Saved entries
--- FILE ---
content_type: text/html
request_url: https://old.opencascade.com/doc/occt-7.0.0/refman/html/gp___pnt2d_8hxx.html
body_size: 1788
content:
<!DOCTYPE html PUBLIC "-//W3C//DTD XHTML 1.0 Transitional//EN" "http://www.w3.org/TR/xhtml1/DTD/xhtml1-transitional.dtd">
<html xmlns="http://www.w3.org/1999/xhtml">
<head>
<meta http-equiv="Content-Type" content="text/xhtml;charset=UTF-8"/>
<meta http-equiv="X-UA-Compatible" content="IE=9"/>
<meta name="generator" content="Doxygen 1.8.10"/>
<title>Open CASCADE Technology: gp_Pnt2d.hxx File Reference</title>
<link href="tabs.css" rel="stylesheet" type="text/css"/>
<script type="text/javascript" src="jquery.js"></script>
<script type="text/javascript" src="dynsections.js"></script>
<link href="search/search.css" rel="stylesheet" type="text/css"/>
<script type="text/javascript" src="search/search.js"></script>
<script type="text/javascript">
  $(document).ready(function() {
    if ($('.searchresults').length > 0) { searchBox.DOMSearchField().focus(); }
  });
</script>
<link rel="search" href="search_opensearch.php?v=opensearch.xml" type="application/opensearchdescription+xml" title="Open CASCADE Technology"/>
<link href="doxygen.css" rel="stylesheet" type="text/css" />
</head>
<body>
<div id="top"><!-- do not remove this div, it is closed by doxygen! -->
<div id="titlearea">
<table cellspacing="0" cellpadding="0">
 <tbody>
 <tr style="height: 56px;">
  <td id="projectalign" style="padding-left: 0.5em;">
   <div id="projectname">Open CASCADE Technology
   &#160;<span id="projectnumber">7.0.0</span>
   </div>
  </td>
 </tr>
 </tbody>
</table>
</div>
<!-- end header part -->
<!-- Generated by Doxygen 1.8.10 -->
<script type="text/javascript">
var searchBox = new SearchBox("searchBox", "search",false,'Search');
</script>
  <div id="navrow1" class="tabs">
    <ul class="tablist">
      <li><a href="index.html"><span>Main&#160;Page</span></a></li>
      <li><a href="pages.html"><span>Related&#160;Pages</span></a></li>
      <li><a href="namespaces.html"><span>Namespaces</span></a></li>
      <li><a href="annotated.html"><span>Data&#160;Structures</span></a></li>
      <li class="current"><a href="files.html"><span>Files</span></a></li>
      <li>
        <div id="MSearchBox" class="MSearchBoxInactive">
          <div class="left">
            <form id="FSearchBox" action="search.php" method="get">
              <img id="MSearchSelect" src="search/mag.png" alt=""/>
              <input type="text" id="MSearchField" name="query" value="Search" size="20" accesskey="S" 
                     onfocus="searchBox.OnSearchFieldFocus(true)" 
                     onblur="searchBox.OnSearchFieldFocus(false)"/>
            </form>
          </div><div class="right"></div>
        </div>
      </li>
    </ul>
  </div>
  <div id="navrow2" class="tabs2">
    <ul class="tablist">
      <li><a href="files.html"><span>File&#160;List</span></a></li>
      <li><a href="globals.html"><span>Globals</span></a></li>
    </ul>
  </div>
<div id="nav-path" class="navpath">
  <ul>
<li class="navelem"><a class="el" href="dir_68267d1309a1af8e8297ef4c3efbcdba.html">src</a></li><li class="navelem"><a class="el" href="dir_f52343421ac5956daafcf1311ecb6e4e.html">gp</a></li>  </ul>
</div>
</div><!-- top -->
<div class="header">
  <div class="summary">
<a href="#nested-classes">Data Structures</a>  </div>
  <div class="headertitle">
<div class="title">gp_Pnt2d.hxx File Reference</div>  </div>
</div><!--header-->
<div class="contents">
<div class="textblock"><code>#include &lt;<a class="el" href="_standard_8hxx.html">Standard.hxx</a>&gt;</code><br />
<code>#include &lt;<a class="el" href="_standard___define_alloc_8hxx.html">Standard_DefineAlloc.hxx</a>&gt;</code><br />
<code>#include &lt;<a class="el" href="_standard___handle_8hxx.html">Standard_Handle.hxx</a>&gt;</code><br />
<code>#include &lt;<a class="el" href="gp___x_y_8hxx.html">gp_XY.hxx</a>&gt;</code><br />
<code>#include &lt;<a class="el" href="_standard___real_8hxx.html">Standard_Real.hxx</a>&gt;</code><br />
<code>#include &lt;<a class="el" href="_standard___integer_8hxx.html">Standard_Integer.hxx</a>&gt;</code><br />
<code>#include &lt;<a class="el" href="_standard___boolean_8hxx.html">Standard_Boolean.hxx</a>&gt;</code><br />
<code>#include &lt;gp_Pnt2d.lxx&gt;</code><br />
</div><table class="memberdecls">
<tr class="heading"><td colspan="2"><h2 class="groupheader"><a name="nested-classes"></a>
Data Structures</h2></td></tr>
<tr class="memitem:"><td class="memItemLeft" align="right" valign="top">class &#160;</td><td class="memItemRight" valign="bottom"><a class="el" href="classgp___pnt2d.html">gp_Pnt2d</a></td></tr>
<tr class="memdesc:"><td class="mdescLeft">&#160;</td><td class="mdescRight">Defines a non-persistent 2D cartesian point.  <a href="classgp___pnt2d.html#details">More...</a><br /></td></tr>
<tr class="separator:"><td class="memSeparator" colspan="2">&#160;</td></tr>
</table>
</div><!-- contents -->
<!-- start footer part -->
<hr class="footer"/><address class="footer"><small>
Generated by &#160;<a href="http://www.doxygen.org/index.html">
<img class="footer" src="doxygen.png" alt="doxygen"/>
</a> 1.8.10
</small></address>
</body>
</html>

Directions -> All lines of the records containing "Data" should be shown.

Result of this exercise ->
      <li><a href="annotated.html"><span>Data&#160;Structures</span></a></li>
<a href="#nested-classes">Data Structures</a>  </div>
Data Structures</h2></td></tr>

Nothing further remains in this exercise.